نقرتين لعرض الصورة في صفحة مستقلة
Justin Meram (Photo: Matthew Stockman, Getty Images)
He’s made more than 20 appearances for Iraq since 2014. He scored his first international goal against Chinese Taipei in World Cup qualifying in 2015. He’s also appeared for the Middle Eastern side in Asian Cup and Gulf Cup of Nation competitions.
“It means so much. Being born here to Iraqi parents, the culture has always been with me,” said Meram, who played youth soccer for Vardar, was First Team All-State at Utica Eisenhower and played for the University of Michigan. “When you become a pro, that’s a step, but playing internationally, in World Cup qualifiers, that’s one of the highest steps of being a pro.
“When that opportunity came for me it was unbelievable.”
Iraq’s national team has come a long way from the horrors of the Saddam Hussein regime in 1990s when players were tortured for poor performances. The team’s biggest achievement of late was winning the 2007 Asian Cup.
Due to ongoing violence in the region, though, the Lions of Mesopotamia are still playing World Cup qualifiers at neutral sites, including Tehran.
In March, reports surfaced that Meram declined an invitation to play for Iraq for fear he wouldn’t be able to re-enter the country due to the controversial U.S. travel ban. But that was not the case at all, he said.
“It was just the timing of my career and all of that,” he said. “It was the right time to stay back. It was a good thing, because I’m playing well for Columbus. So it worked out well and everyone understood.”
Around the same time, Meram, who was selected by the Crew 15th overall in the 2011 MLS Super Draft, signed a multi-year extension with Columbus. He’s tallied eight goals and six assists in 19 appearances this season, mostly playing at left midfielder.
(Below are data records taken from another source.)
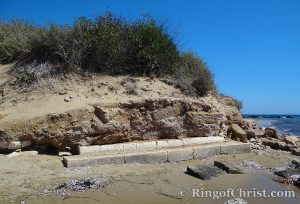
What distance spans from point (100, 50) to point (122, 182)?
497cm

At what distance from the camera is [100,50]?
10.7 metres

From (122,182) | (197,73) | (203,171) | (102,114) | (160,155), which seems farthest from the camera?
(197,73)

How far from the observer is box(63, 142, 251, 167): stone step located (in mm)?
7561

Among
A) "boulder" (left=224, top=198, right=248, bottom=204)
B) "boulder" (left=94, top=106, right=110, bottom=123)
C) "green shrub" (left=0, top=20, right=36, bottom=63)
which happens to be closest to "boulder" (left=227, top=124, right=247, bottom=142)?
"boulder" (left=94, top=106, right=110, bottom=123)

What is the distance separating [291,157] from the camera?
1016 cm

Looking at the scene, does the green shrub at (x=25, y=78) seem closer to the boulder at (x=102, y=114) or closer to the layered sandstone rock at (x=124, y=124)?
the layered sandstone rock at (x=124, y=124)

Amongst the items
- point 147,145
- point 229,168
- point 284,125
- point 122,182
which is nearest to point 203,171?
point 229,168

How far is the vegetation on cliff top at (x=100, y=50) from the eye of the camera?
10.4 m

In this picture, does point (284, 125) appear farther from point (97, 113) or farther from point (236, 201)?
point (236, 201)

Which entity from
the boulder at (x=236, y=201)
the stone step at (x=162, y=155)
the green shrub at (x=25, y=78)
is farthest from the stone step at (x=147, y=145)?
the boulder at (x=236, y=201)

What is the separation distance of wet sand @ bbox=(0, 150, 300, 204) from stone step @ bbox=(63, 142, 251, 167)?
0.18 m

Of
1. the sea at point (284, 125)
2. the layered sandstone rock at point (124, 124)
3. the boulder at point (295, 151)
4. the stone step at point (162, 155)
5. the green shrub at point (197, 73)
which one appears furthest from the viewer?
the sea at point (284, 125)

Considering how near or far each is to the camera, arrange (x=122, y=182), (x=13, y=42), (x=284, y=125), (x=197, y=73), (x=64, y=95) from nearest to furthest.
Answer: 1. (x=122, y=182)
2. (x=64, y=95)
3. (x=13, y=42)
4. (x=197, y=73)
5. (x=284, y=125)

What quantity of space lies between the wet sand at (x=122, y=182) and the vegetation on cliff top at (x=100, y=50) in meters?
3.46
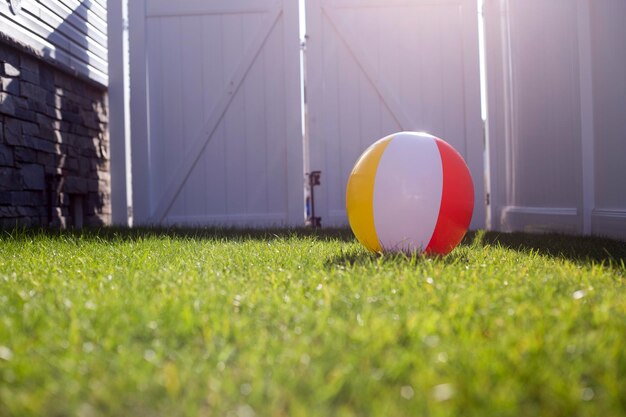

His game has steadily improved over six years, which included being named team MVP last season when he collected five goals and 13 assists.
“When we first got here, he was a player with a lot of individual talent and over the course of the last three years he’s become a team player,” said Crew coach Gregg Berhalter at Meram’s contract signing in March. “He’s evolved his game on the offensive end and on the defensive side, and looking at that is something we wanted to keep with the team.”
Meram always had a nose for the net. He bagged eight goals in 2014 and six in 2015 when the Crew made it to the MLS Cup Final, losing to Portland.
He earned JUCO Player of the Year honors in 2008 while helping lead undefeated Yavapai College in Arizona (26-0) to a national title. His 51 career goals ranks second in school history.
When he transferred to Michigan, his prolific ways followed. He finished with 24 goals and 62 points in two seasons with the Wolverines. He also kicked a ball of a different shape while in Ann Arbor.
A wry smile comes to his face recounting his experience at The Big House. He suited up as a kicker for the UM football team’s 2010 home opener against Connecticut. He eventually gave up football because it conflicted with soccer, he said.
“I ran out of the tunnel, hitting the banner. I got my winged helmet. Number 38. Meram on the back, so definitely an amazing moment in my life,” he said. “I’ll never forget it.”
Meram’s family is relishing Justin’s career, as well.
At Comerica Park behind home plate Thursday, Irvin Meram beamed with pride as his younger brother exited the field having performed baseball’s opening ritual. He was joined by a crew of family members, including his father Hikmat and mother Lamia. His father came to the U.S. in 1967 and his mother in 1975.
Justin has become a source of pride for Iraqi Americans, his brother said. The observation is validated earlier when a teenage boy passing by in the stands shouts to the Crew player, “Hey, I’m Chaldean!”
“Anywhere he goes, they all look up to him,” Irvin said. “They are all excited to see him. They all want autographs. It’s crazy to see that at all the other stadiums that he plays at in MLS. People have Iraqi fans who come there just to support him and wait until after the game to meet him.
“It’s really cool to see that he is recognized.”